= D'Arcy Cooper =

Sir Francis D'Arcy Cooper, 1st Baronet (17 November 1882 – 18 December 1941) was a British businessman and accountant. He was chairman of Lever Brothers and Unilever.

==Early life and education==
Cooper was born in St Pancras, London, the son of chartered accountant Francis Cooper and Ada Frances Power. He was educated privately and at Wellington College.

==Career==
After a year abroad in Paris, Cooper returned home in 1899 to join the family accounting firm, Cooper Brothers and Co. The firm served as auditors of Lever Brothers from the company's founding in 1885. In 1910, Cooper was made a partner in the family firm.

After the start of the First World War, Cooper enlisted in the Yeomanry in early 1915, and within three months was gazetted to a commission in the Royal Field Artillery. He was wounded in August 1916 during the Battle of the Somme and spent a year recovering in the hospital. He spent the remainder of the war employed by the War Office. In January 1919, he returned to the family firm.

In 1923, he was elected to the board of Lever Brothers as joint vice-chairman. He succeeded company founder William Lever, 1st Viscount Leverhulme as chairman on 15 May 1925 after his death.

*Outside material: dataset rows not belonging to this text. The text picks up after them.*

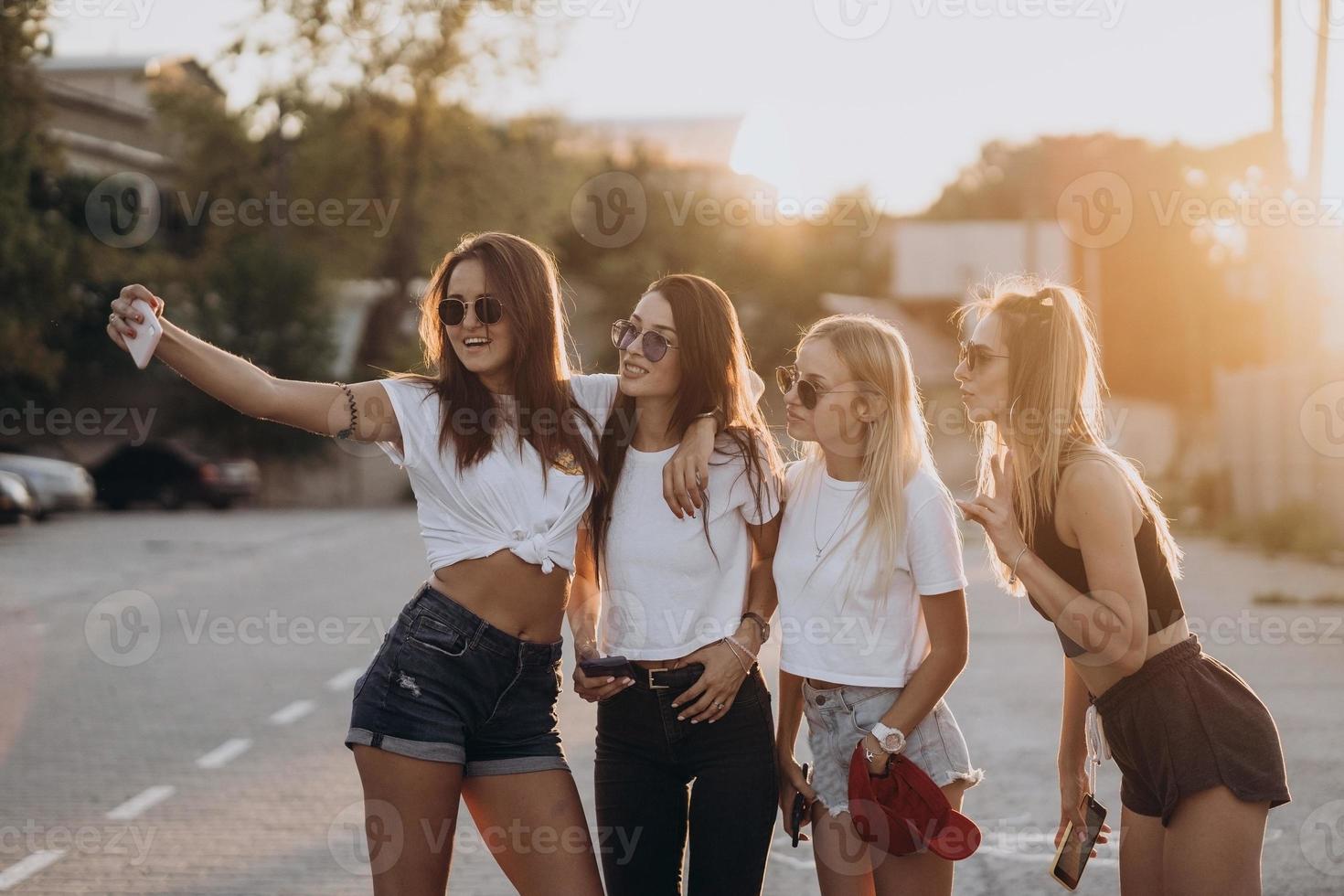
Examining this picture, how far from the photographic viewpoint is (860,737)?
12.0ft

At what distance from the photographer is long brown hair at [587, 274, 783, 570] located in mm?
3844

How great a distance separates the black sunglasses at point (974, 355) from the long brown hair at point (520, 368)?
0.96 m

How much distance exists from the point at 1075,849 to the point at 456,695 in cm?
164

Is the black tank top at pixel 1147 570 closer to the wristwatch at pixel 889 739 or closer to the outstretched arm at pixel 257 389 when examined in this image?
the wristwatch at pixel 889 739

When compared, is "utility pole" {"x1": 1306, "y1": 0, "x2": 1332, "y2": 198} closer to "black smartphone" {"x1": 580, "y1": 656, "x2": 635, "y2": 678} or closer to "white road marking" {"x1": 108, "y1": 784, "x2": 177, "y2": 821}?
"white road marking" {"x1": 108, "y1": 784, "x2": 177, "y2": 821}

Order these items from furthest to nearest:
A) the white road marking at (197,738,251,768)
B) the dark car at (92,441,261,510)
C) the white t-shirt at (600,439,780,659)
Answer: the dark car at (92,441,261,510) < the white road marking at (197,738,251,768) < the white t-shirt at (600,439,780,659)

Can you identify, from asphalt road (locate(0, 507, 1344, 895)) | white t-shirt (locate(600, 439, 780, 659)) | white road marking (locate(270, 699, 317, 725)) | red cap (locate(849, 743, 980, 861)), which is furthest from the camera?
white road marking (locate(270, 699, 317, 725))

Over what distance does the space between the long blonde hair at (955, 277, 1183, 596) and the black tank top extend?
0.03m

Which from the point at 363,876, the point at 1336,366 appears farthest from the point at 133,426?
the point at 363,876

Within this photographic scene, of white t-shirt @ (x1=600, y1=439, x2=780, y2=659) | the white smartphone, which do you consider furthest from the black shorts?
the white smartphone

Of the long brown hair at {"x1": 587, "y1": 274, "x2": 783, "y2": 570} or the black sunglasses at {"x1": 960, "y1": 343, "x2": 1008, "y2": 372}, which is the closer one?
the black sunglasses at {"x1": 960, "y1": 343, "x2": 1008, "y2": 372}

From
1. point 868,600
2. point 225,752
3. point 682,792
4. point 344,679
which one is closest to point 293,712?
point 225,752

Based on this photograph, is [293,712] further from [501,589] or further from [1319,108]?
[1319,108]

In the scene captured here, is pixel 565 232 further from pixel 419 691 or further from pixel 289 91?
pixel 419 691
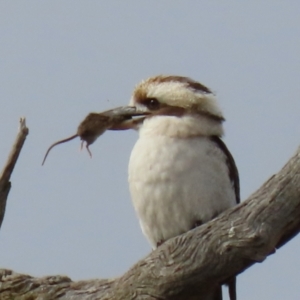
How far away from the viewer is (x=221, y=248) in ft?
Answer: 14.8

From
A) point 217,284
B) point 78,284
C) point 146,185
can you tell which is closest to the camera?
point 217,284

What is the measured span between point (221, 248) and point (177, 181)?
1.14m

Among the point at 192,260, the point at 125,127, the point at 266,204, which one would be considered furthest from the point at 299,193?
the point at 125,127

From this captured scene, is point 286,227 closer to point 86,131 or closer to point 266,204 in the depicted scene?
point 266,204

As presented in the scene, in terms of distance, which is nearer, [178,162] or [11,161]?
[11,161]

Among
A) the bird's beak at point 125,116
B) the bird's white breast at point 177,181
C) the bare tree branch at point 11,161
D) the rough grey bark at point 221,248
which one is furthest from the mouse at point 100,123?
the rough grey bark at point 221,248

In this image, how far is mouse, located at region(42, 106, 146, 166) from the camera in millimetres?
6090

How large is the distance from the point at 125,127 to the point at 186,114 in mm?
477

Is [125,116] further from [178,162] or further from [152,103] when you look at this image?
[178,162]

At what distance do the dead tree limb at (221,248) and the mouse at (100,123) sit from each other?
1407 millimetres

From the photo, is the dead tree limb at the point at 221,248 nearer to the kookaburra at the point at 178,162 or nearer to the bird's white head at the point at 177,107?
the kookaburra at the point at 178,162

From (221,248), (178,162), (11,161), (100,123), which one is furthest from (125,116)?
(221,248)

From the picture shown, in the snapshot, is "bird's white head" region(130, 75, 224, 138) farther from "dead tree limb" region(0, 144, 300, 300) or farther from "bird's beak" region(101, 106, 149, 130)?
"dead tree limb" region(0, 144, 300, 300)

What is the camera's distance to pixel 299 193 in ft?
14.3
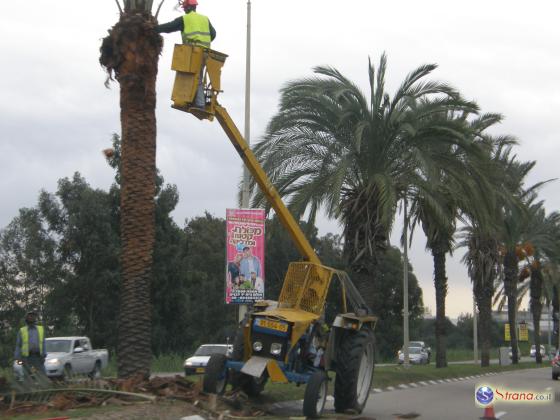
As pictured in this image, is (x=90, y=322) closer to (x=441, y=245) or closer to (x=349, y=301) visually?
(x=441, y=245)

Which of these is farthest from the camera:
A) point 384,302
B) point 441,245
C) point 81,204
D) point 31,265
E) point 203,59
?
point 384,302

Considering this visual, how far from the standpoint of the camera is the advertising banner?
2166 centimetres

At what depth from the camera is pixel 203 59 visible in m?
14.3

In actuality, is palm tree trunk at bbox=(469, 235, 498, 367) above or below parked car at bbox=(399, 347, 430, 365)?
above

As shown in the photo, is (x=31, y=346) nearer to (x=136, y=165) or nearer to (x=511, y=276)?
(x=136, y=165)

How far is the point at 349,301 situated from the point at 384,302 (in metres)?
54.2

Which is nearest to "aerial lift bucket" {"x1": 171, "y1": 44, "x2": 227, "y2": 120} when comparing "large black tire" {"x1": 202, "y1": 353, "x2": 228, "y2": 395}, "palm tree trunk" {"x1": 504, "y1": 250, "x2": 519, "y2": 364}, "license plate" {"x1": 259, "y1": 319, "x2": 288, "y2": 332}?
"license plate" {"x1": 259, "y1": 319, "x2": 288, "y2": 332}

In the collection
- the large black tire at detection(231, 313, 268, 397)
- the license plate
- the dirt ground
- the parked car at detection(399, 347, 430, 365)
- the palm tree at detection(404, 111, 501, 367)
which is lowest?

Cooper served as a member of the Prime Minister's Industrial Advisory Panel on Rearmament prior to the Second World War. Since the beginning of the war to his death, he served on the Board of Trade. In the 1941 Birthday Honours, he was created a baronet, of Singleton. Through his international business dealings, he was also a Commander of the Order of the Crown of Belgium and a Knight of the First Class of the Order of St. Olav of Norway.

==Personal life==

In 1913, he married Evelyn Hilda Mary Radford.

In 1939, he suffered from a serious illness and never recovered his former health, though he continued to work. He died aged 59 in West Ridge, Reigate, Surrey. With no sons, the baronetcy became extinct upon his death.